Reputation: 3
Currently we are using query aggregation for all of our SQL transaction. We are now looking to add BLOB support to the server, which would mean that we will have to convert the byte array to a string, so it can be sent with the query. We would like to have the BLOB data as an byte array on the server, but the server seems to miss some of the characters. Especially '' and '[newline]'.
This is, what I assume, because of SQL Server "Line Continuation". I have tried with different methods, and nothing seems to help. I am wondering if there is a way to tell my stored procedure to not do it or to stop this feature on the server or if there is other ways to bypass this that does not require any changes to the data.
We are using ASCII conversion on the client in c#
Encoding.ASCII.GetString(Blob, 0, Blob.Length).Replace("'", "''")
to make as few conversions as possible.
On the server we convert the string to varbinary
with
CONVERT(VARBINARY(MAX), (@BLOB))
I know using
Convert.ToBase64String(BLOB)
will stop this problem. This would, however, also require us to (Convert bytes to string on client)->(Convert string to bytes in SQL)->(Convert bytes to string either on server or client)->(Convert string to byte on client) for one blob to be uploaded and download to and from the server.
We can't go away from aggregation, as it is required to keep the servers running more smoothly, and saving the string would take more space than necessary.
Any knowledge about this is welcome
Edit
Many people in the comments are confused about this question, and I can understand it. I will try to answer to the why, even thou it does not have anything with my OG question to do. There will be a lot of typos, as I am doing this in my underwear during midnight in my bed.
We have testing software solution, which are here and there. They are mostly in factories on bad pc:s with very limited internet access. Each station can have a certain amount DUTs (Device Under Test) running, which all have a test performing on them. Each test have a certain amount of steps to perform. So there can be a station with 1 dut that has 13 test steps and there can be a station with 50 duts that has 40 tet steps. These can be located in China, poland, canada etc (the companies often have most in europe and a couple onanother continent).

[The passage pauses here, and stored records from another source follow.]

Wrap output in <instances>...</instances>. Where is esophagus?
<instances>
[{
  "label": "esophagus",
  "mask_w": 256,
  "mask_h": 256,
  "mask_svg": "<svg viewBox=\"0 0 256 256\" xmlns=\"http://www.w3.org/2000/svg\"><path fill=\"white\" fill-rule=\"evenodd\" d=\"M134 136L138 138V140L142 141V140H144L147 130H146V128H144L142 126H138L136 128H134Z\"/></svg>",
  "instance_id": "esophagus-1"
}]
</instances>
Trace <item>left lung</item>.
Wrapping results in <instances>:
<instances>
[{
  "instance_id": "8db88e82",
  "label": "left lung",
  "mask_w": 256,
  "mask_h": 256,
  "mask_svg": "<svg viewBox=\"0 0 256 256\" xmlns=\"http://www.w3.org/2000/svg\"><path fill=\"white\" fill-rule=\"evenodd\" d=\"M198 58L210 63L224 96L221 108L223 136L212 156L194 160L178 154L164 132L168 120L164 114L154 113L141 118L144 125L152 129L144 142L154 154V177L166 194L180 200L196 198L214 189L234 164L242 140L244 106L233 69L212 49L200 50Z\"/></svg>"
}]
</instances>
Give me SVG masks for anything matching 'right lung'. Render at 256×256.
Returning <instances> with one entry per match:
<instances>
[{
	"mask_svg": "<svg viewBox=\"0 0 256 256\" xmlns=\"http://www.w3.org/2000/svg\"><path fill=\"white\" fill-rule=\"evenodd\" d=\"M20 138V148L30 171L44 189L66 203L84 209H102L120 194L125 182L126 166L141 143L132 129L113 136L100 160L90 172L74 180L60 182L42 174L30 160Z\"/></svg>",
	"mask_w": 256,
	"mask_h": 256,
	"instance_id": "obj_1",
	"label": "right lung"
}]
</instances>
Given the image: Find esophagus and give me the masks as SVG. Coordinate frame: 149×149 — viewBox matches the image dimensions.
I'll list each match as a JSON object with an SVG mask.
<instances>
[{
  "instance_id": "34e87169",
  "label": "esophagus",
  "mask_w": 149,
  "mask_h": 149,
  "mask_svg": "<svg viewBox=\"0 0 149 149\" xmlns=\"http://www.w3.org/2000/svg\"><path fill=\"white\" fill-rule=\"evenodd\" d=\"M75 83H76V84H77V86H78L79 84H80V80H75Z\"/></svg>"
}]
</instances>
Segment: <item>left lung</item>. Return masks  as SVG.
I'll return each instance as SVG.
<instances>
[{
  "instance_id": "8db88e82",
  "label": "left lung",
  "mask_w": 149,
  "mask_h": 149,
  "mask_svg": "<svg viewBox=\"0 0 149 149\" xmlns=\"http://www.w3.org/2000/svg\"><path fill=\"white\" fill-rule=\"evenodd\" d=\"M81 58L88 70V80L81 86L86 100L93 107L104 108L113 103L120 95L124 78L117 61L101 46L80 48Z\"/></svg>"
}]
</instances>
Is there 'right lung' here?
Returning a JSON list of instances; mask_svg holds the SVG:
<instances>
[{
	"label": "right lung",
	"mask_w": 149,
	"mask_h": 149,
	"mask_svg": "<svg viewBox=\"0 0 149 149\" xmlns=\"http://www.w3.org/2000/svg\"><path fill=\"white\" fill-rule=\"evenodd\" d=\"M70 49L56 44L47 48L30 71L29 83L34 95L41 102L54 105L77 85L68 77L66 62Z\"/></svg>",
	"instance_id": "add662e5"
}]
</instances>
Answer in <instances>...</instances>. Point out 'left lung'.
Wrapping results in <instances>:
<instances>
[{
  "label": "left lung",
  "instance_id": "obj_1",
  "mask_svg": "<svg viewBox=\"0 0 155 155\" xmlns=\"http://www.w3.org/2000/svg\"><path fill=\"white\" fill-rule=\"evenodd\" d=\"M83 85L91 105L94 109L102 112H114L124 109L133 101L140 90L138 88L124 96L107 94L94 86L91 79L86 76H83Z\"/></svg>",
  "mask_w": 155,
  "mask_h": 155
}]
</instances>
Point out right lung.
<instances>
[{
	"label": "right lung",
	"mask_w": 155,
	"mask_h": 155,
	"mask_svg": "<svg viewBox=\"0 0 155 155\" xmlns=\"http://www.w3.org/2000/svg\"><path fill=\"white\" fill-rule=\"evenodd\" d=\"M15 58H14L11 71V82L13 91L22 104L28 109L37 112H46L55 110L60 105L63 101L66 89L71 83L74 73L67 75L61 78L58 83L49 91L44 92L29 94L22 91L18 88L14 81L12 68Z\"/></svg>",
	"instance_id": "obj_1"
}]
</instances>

We do not have any server side software, so all inserts becomes an injection directly (this is bad, we know, but it is 10 years old legacy code and everything is in rambles as I am the lone fulltimer on this project, while only working for 6 months and were never able to talk with the previous lone fulltimer because of natural causes). Because of this, and low funds for the project, I will not try to do any drastic changes.
So the problem, what I have heard, was that when having 50 threads trying to insert 13 separate step objects did not just hog up the servers connection, but also stop the production. The solution was "Query Aggregation" (I thought this was some SQL standard bullshit as I want to remember I have read in the code comments about is but I have not found it) which isbundling everything into a string that is then processed on the server. The server will then slice it up and send the variables to all the stored procedures (I am only the messenger, not the SQL wizard). And when doing this way we need to convert the Blob to a string too, as it is bound to a step in the test and pipeline for the process is like a labyrinth, so almost impossible to get the id back by changing the calls.

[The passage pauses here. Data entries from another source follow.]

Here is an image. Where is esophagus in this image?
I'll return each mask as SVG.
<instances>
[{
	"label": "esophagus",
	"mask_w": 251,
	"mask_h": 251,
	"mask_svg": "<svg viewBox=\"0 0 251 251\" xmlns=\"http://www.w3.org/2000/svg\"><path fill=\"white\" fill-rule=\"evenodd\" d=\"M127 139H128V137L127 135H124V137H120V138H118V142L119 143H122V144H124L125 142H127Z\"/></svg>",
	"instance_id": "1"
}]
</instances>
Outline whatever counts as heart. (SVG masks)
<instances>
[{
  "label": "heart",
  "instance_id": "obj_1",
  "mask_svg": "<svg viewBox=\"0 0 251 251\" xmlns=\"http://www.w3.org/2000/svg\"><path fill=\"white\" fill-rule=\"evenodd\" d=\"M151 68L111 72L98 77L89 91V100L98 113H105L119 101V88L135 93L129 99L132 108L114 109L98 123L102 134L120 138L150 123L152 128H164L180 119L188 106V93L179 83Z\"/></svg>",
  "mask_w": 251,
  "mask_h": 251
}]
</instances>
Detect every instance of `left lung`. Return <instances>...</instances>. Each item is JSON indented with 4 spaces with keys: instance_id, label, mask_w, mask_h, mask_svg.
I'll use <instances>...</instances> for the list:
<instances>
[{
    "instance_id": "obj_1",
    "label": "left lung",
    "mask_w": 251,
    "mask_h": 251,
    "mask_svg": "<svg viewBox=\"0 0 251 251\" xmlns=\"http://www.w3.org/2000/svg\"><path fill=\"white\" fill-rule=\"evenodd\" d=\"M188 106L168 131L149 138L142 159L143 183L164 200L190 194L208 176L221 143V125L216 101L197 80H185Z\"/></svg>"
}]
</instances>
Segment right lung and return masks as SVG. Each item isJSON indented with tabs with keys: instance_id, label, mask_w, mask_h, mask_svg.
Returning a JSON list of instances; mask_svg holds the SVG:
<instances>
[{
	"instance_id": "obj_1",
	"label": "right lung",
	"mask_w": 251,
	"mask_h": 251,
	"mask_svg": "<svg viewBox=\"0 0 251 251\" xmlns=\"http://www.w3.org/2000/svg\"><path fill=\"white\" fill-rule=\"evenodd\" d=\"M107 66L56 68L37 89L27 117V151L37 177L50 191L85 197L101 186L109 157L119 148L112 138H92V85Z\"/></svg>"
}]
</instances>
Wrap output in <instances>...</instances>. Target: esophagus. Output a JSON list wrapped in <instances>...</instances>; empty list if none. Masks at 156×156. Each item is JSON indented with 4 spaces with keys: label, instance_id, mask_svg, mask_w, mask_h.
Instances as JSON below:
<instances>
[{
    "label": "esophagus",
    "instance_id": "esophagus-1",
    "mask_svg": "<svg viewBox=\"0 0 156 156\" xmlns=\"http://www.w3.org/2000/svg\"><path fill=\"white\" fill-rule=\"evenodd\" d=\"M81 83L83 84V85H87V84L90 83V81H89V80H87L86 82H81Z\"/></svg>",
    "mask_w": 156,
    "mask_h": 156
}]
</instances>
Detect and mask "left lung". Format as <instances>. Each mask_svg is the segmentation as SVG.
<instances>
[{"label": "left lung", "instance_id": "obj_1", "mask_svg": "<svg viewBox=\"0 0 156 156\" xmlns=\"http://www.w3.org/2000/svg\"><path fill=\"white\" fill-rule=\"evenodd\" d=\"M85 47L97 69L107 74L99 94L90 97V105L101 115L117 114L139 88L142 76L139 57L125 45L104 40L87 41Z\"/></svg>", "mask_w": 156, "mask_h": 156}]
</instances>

Now I want to change the blob byte array, in c#, with ascii, as SQL Server uses normal ascii conversion when I will cast it from varchar(max)
to a varbinary(max)
. The problem is that some characters mysteriously disappear, when doing so, as I can not convert from the byte array back to a zip when it is downloaded from the server. I have discovered, by comparing the ascii characters one by one, that three characters (or six bytes) has been removed from the array of bytes that has been on the server. In ASCII these three characters are '', '' and '\r', and they all appeared at the end of their rows.
By comparing this find with Microsofts own documentation on Line Continuation (which can be viewed here) I thought these cases seemed to be linked, which is why I would like to disable it as I do not use this functionality.
I can also use the
Convert.ToBase64String(BLOB)
as it has never generated this problem once, even when sending in a 50 MB file. It can be an coincidence, but I believe that it does something that prevents this scenario from happening (I want to remember that I took it from some brainiac that used this method for the same reason or something like that). The problem is 1. the string becomes very big (I believe 2,6 times bigger than ascii) and 2. the server doesn't convert this way. So when I cast it will assume that I have an ascii string, which means that the bytes on the server will represent an ascii string of a Base64String representing an byte array, which creates a lot of conversions.
We are on the decision step of if we should just skip converting it to a byte array on the server and save it as a varchar(max)
instead or if we should keep fighting to find a solution to keep it as a byte array so the users can just download it without any conversions. And by we I mean my mentor that got one foot in this project and I.
As mentioned before, any knowledge about this is welcome
Upvotes: 0
Views: 136
Reputation: 416111
This really scares me:
.Replace("'", "''")
It tells me you are NOT building your SQL correctly, and instead doing something incredibly dangerous. If you are worried about escaping single quotes for including an an SQL statement, whether for a blob field or otherwise, things have already gone horribly wrong.
Data should always be included in an SQL statement via parameterized queries. NEVER via string concatenation. Parameterized queries quarantine this data away from the rest of the statement, so there is no possibility of injection.
It's important because fixing the parameterization issue will almost certainly also fix the problem you're having with byte arrays.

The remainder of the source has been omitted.